Antivirus Software that Cries Wolf
Whichever managers decided to start marking mining software as 'viruses' or 'malware' are doing a grave disservice to the integrity of the software industry.
Labelling something that isn't a virus a virus because of some ideology is not only dishonest, it undermines trust of the user base. Whether or not one disagrees with mining, it's not the purview of antivirus software to "decide". Your job as antivirus software is to tell us if it's malware or not. That's it.
I don't see it as a small thing. It's a fundamental violation of a sort of 'implied contract' that has been in place for decades that I should be able to trust that my anti-virus software is simply working to protect me from just that - viruses and other classes of malware. Now I no longer know what their agenda is, but it's clear they have other agendas. A sort of 'trust' is broken.
I'm supposed to be able to trust that the anti-virus vendor is trying to protect me from viruses. If I can't do that, an anti-virus becomes far less useful, and in fact dangerous - I now have to question and second-guess every single thing the anti-virus flags, because I can't trust it's telling me the truth.
It also increases the likelihood that users end up with a very real virus, because the day they download something that actually has malware in, and the antivirus flags it, the user is more likely to ignore the antivirus and disable it because "Oh, it is probably the antivirus software crying wolf again"
Chrome also blocks users from downloading some mining software, labelling it as 'dangerous' and not even giving the user an option to proceed.
Are we supposed to believe they're just trying to protect technically naive users from heavy CPU/GPU usage? If that were the only agenda, why not just flag it with a message like "This software can cause heavy resource usage, and may damage your hardware if your system cooling is not set up correctly, are you sure you want to proceed? Yes/No"

YOUR TASKS:
a. In the essay about antivirus software labeling mining programs as malware, what does Chrome do when users try to download some mining software?
b. Resume the essay about antivirus software labeling mining programs as malware, starting right after its last sentence.

MATERIAL PROVIDED:
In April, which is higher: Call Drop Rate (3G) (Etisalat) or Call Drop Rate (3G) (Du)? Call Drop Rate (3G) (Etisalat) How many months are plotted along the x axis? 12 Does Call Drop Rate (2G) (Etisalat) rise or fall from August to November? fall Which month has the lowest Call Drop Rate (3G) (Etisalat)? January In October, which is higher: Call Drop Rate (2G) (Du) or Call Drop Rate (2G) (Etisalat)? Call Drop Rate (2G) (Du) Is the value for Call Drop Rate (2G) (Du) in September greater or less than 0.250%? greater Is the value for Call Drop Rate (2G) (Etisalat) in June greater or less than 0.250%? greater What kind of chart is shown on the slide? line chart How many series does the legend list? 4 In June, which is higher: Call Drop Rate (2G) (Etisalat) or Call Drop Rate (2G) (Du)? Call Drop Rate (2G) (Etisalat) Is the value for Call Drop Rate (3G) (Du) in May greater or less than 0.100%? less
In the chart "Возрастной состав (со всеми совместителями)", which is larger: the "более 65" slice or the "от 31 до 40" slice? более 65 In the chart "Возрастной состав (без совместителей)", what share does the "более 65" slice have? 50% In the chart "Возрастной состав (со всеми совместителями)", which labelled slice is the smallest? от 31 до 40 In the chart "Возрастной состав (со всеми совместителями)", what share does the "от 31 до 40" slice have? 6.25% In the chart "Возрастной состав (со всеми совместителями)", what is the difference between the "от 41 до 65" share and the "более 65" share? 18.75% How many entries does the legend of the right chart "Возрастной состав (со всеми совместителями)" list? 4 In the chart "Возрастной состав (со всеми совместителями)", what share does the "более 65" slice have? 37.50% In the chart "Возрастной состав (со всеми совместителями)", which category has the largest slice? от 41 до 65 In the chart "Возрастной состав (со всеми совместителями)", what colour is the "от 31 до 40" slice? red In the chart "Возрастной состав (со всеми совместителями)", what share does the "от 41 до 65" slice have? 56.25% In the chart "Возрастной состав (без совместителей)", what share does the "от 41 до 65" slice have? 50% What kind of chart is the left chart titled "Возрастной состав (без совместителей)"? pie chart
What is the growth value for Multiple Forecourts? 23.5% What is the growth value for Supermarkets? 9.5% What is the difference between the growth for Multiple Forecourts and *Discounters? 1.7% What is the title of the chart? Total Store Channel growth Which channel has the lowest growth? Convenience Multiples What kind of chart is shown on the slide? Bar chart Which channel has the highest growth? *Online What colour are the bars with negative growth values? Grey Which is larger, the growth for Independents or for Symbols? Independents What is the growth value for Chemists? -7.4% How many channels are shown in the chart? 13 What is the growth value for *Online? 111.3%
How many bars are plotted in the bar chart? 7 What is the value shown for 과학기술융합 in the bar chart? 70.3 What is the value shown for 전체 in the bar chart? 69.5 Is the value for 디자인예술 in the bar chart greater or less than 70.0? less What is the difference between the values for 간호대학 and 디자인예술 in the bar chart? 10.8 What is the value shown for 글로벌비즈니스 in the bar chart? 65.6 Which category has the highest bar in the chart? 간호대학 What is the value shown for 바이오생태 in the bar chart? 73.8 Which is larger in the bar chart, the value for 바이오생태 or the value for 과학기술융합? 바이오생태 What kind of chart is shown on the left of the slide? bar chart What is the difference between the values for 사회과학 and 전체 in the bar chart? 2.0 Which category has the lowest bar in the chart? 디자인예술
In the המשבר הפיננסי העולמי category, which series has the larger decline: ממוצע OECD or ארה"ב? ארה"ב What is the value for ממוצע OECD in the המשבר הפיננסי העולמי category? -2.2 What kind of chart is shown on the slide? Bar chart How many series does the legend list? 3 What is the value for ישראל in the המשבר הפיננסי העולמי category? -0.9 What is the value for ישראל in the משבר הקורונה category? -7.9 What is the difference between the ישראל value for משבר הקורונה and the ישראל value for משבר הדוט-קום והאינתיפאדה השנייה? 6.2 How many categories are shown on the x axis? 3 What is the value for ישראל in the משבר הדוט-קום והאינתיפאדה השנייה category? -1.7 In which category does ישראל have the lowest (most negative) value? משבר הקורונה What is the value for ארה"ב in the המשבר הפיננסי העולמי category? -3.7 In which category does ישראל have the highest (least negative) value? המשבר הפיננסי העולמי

SET OF ANSWERS:
a. Chrome blocks the download, labels the software "dangerous," and gives the user no option to proceed.

b.
What next - labelling software as a "virus" because the AV vendor disagrees with the political beliefs of the company owner? Once the fundamental trust is violated, it feels to me as if all bets are off, and any agenda may be next.
I feel like I need a new category of software called a "true anti-virus" that does what an antivirus is supposed to - tell me if the thing is malware or not - not block it just because it's mining software. I know and understand exactly the implications of running mining software on my hardware --- if something is "malware" because it maxes out resource usage, then benchmarking software, prime95, rendering software and many resource-intensive games should also be blocked as malware.
Related, these days Microsoft's "SmartScreen" also incorrectly flags and blocks software that is perfectly safe --- even (I believe fraudulently) implying to users that the software is dangerous --- even if it's signed with a valid code signing certificate, purely on the basis that it isn't signed with an Extended Validation code signing certificate - I disagree with this. At most, it should put up a warning like "This vendor's credentials have not been rigorously certified by certification bodies, proceed anyway? Yes/No" or something along those lines. Do they own shares in the companies that sell Extended Validation certificates?